仕事に追われながら、しかし俺は心穏やかならざる日々。なぜなら、迫りくるクリスマスに合わせて、例のイケメン外国人が、ついに京香の家にやって来ると言うのだ。


何をしにくるのか・・・それは誰が考えてみても、明々白々なわけで、ついに来るべき時が来るということ。長い付き合いの幼なじみとしては、めでたい話だと、祝福する一択なわけだが。そう「幼なじみ」としては・・・。


しかし、俺の中で、ふつふつと湧き上がって来るものは、いったいなんなんだ?自分でも処理しきれない感情が、俺の身体の中を駆け巡っているのを自覚せざるを得ない。


実は自分でも気が付かなかった、いやたぶん目を背けていたくすぶっていたものに、一気に火を付けた奴がいるんだ。


「お前、あの時、ここで言ったことは全部ウソか!」


数日前、俺は自宅近くの公園で、アイツに怒鳴りつけられた。クリスマスも近い夜の公園で、男2人がなぜ向かい合っていたかと言えば、それは2年前のある出来事に起因する。

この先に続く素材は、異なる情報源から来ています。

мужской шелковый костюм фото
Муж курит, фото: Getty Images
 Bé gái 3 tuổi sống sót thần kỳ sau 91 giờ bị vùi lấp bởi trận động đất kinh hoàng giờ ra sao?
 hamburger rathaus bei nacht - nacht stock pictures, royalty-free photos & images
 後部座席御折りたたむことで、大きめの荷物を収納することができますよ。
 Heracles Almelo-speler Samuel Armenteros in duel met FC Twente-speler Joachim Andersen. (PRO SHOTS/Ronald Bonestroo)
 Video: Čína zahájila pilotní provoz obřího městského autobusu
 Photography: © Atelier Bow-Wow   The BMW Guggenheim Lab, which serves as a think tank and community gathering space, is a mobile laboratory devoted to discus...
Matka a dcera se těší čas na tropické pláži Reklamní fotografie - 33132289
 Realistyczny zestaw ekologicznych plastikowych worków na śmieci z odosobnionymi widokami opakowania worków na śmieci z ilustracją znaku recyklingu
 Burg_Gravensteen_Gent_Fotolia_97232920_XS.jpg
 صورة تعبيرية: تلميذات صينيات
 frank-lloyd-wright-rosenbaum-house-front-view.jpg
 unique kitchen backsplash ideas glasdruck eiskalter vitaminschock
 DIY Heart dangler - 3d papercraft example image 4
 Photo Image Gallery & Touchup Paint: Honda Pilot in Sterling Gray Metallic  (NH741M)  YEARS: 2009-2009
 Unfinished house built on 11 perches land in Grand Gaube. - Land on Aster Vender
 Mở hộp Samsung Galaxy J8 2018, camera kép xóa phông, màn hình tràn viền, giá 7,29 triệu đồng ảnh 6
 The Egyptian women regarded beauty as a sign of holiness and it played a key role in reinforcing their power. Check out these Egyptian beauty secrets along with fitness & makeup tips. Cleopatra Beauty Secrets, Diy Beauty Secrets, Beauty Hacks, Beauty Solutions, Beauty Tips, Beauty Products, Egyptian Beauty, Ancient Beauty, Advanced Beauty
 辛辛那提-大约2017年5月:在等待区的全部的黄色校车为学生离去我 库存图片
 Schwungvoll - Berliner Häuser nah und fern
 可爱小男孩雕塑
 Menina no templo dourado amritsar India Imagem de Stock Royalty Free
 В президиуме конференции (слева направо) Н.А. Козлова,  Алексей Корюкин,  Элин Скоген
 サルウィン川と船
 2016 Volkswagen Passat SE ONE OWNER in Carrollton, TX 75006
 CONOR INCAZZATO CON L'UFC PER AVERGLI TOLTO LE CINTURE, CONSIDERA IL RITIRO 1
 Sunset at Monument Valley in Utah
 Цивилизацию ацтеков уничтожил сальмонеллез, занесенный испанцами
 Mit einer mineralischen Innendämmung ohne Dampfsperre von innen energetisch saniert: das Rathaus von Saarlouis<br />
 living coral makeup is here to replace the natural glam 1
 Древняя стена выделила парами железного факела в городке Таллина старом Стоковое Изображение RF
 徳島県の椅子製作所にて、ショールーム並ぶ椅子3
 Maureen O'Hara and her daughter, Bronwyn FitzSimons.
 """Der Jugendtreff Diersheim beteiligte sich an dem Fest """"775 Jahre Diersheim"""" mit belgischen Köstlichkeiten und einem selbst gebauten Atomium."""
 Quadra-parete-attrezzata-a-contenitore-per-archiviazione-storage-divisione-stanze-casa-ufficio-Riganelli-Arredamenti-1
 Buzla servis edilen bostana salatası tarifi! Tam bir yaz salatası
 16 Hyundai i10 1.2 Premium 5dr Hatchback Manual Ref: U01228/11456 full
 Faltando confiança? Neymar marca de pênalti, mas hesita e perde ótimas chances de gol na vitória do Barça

2年前、いや正確に言えば2年8か月前、俺はそいつをここで説き伏せた。そいつ、二階尚輝は、恋人だった京香に突然去られ、混乱の極みにあった。その日尚輝が、彼女の実家に押し掛ける寸前のところを俺が引き留め、無理矢理近くのこの公園に連れて来た。俺にとっては幼い頃、京香とよく遊んだ思い出の公園だったが、その時、ここに来たのは、他に話が出来る適当な場所がなかったからに過ぎない。


尚輝は京香の親から、留学先を聞き出し、乗り込むつもりだった。尚輝の気持ちはわからないでもなかったが、尚輝を愛するがゆえに、奴のもとを去った京香の思いを聞いていた俺は、2人を会わせることは、京香を苦しめるだけだとわかっていた。


だから、俺は尚輝を止めた。なかなか納得しないアイツを諦めさせるために、俺はあの言葉を口にしてしまったんだ。


そして、尚輝はその言葉を忘れてはいなかった。